The new labels would not substitute the scientific names of the variants – typically an intricate succession of characters and numbers – but rather would “help in public discussion” of the new Covid-19 strains, Maria Van Kerkhove, the WHO’s Covid-19 technical lead, announced on Monday.
Per WHO’s proposal, the Covid-19 mutation known as ‘the UK variant’, or B.1.1.7, should be referred to as ‘Alpha’, while the strain widespread in South Africa is rebranded as ‘Beta’. Two Brazilian variants, known as P.1 and P.2, become ‘Gamma’ and ‘Zeta’, respectively, while two subliniages of the so-called ‘Indian variant’, B.1.617.1 and B.1.617.2, are listed as ‘Kappa’ and ‘Delta’.
Two further coronavirus variants, first reported by the US in March, are designated as ‘Epsilon’ and ‘Iota’ by the WHO.
The rebranding is ostensibly aimed at removing the stigma from countries where certain strains are believed to have originated.
“No country should be stigmatized for detecting and reporting variants,” Van Kerkhove said, noting also that the numbering system used by researchers, but shunned by non-scientific publications, “can be difficult to follow.”
No country should be stigmatized for detecting and reporting variants.Globally, we need robust surveillance for variants, incl epi, molecular and sequencing to be carried out and shared. We need to continue to do all we can to reduce the spread of SARS-CoV-2 #COVID19@WHO
— Maria Van Kerkhove (@mvankerkhove) May 31, 2021
The move comes amid growing outrage from India over the description of the B.1.617 viral mutation as the ‘Indian variant’. India’s Health Ministry said last month that the label used across the media is misleading, since the WHO has not designated the strain as such. New Delhi has reportedly asked social media platforms to remove all posts that refer to the strain as the ‘Indian variant’, as the designation is harmful to the country’s image.
India is not alone in its distaste for country-based Covid-19 classification. In February, Professor Salim Abdool Karim, then co-chair of South Africa’s Ministerial Advisory Committee on COVID-19, told CNN in an interview to stop calling the strain widespread in his country the ‘South African variant’, referring to it instead by its scientific name, 501Y.V2.
The idea of having ‘easy-to-say’ Greek labels to avoid stigmatization immediately courted controversy online. While some people argued that the Greek labels might not be as easy to remember, others said the WHO risks running out of letters at some point, since the Greek alphabet only has 24 letters.
How stupid is that. So much easier to remember existing names as they are readily known places. Now many people will have to learn Greek names. Most people will not know their alpha from their delta.

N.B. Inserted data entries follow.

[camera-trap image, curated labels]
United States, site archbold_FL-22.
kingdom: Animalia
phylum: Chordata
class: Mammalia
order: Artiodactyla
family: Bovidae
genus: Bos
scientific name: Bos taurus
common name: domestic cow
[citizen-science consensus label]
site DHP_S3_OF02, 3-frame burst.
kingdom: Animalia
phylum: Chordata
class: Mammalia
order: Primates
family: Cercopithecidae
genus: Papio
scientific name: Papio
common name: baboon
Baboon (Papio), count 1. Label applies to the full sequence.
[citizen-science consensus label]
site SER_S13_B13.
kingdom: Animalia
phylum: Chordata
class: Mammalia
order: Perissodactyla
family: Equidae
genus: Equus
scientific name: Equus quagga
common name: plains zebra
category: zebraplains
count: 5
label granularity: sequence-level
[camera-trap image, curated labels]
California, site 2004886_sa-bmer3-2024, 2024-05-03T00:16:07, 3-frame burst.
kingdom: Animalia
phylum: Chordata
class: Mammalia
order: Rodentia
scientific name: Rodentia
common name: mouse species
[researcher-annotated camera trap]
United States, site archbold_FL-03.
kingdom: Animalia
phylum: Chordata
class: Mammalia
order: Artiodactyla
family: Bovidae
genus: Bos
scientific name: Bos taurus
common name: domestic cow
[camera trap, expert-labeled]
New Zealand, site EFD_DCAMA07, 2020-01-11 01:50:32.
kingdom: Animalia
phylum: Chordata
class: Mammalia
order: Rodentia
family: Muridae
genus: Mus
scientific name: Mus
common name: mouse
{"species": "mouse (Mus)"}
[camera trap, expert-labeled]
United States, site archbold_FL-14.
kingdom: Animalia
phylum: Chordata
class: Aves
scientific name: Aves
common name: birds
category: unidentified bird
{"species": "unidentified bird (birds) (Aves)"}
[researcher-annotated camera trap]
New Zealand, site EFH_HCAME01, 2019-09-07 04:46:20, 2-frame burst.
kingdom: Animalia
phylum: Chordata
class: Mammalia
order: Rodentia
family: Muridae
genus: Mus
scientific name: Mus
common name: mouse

— Brian (@gravelwalks) May 31, 2021
“Zeta-Eta-Theta? Easy to say (?), easy to mix up. And what are we doing when we are running out of letters? Sorry, not going to use this. PANGO was fine,” Florian Krammer, microbiology professor at Icahn School of Medicine at Mount Sinai, tweeted.
Another person noted that there is already an existing classification of human coronaviruses, where they are divided into alpha, beta, gamma, and delta sub-groupings, and the rebranding will only add to the confusion.
This is appallingly poor, there is already alpha beta gamma delta classification for coronaviruses overall.Also it adds further complication, we have to keep going back to the chart to check “so gamma is Brazil and P1”, no one in public bother to do that. So double complexity.